Iraq’s Joint Command released a statement Saturday afternoon claiming that the airstrikes targeted areas where “prominent terrorists” in IS-held Raqqa, Abu Kamal in Deir ez Zor, and al-Dashisha village close to the Iraqi border, were present.
The Iraqi air force carried out airstrikes inside the Syrian border in late February for the first time since the emergence of IS in Iraq in 2014.
The Joint Command listed five targets for Saturday’s Syrian airstrikes, destroying what it said were command and control centers of the extremist group where IS suicide bombers and hit-and-run operatives were based.
“Based on the intelligence from the [Iraqi] intelligence agency and the federal investigation, and through the four-membered committee for intelligence sharing, the Syrian air force carried out a series of airstrikes that targeted IS positions in Raqqa, Abu Kamal, and Dashisha village close to the Iraqi border,” the Iraqi statement said, making reference to the Baghdad operation room were the four countries share intelligence.
It also said that a French IS operative of Algerian origin was killed.

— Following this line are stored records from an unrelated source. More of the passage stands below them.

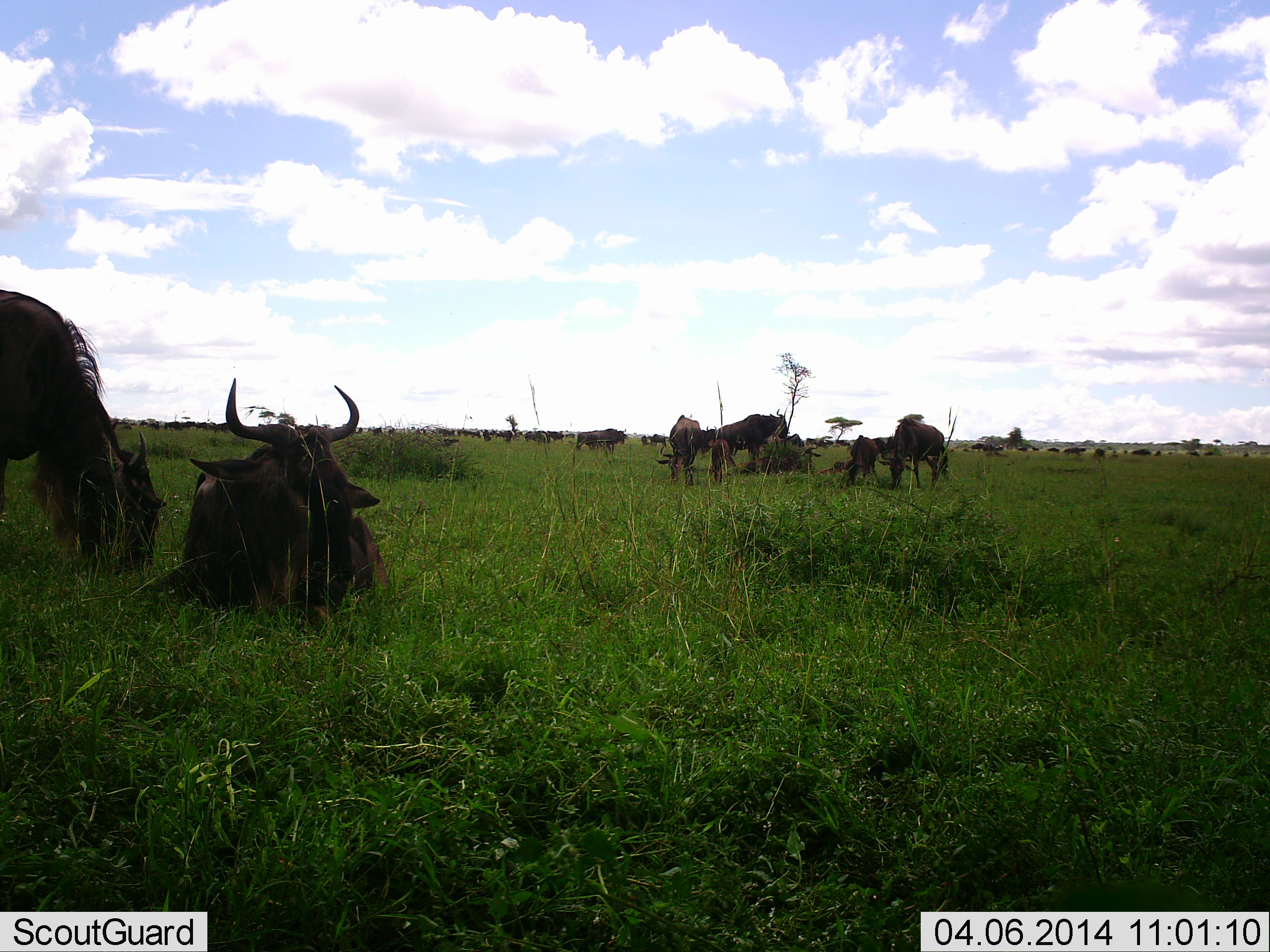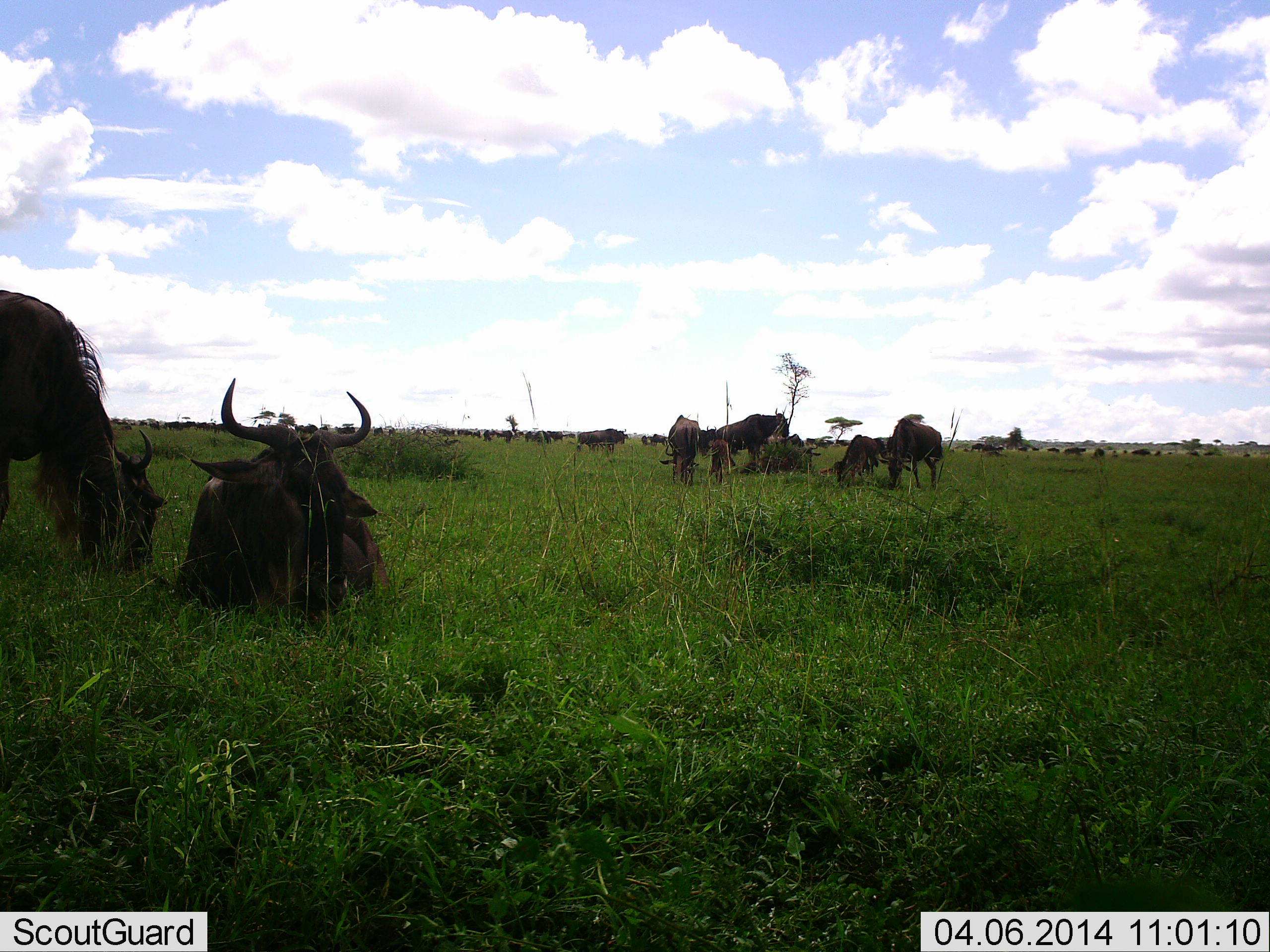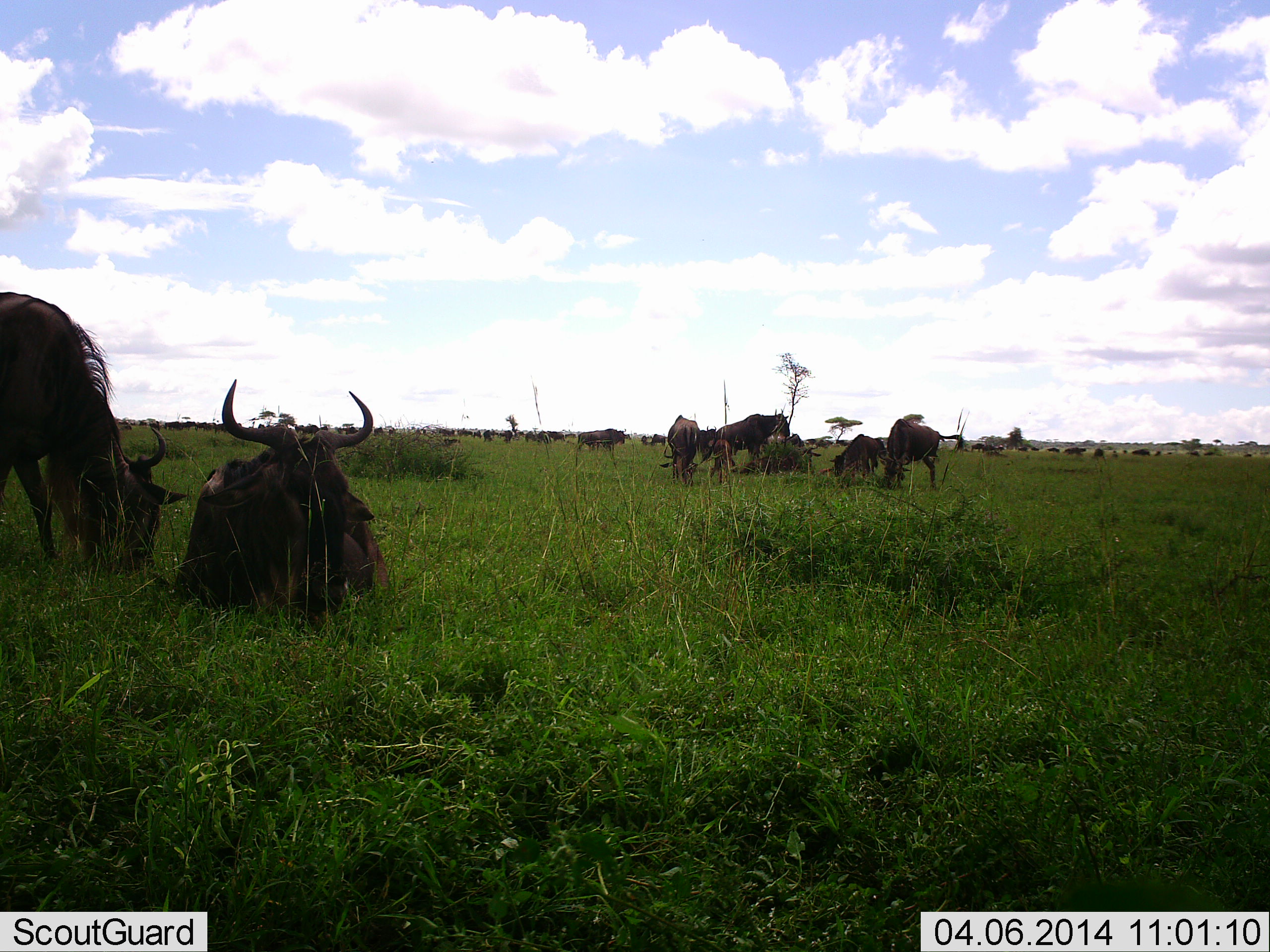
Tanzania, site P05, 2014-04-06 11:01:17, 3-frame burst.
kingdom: Animalia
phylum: Chordata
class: Mammalia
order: Artiodactyla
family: Bovidae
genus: Connochaetes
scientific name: Connochaetes taurinus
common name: blue wildebeest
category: wildebeest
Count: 11-50.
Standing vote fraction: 40%.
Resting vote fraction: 100%.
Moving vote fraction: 10%.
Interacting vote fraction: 0%.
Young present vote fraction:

He was named as Abu Bakir bin al-Habib al-Hakim, military commander for the extremist group in Raqqa.
Hakim was formerly among the ranks of al-Qaeda and its Syrian branch Nusra Front, the statement detailed.
In al-Dashisha village close to the Iraqi border, the airstrikes targeted a gathering of IS suicide bombers of different nationalities.
The suicide bombers were trying to enter Iraq from the Syrian side but “the airstrike killed many of them,” the statement added.
raqi Prime Minister Haider al-Abadi ordered airstrikes against IS positions in February inside Syria for the first time since the country started to fight against the extremist group in 2014.
Abadi said that the February attack was against those who “were responsible for the recent terrorist attacks in Baghdad.”
Abu Kamal is located on the border in Syria’s Deir ez-Zor governorate on the Euphrates River.
Iraqi forces deployed about 3,000 troops to fight IS in the western province of Anbar near the Syrian border in October last year.
The deployment was in the far west of the province, the largest by area. The Iraqi army, supported by Shiite and pro-government Sunni fighters, regained control of Anbar’s capital city Ramadi in late 2015.
On July 3, 2016, IS carried out its deadliest attack ever in coordinated bombings that killed more than 300 people, culminating in a suicide truck bomb targeting Baghdad’s district of Karrada.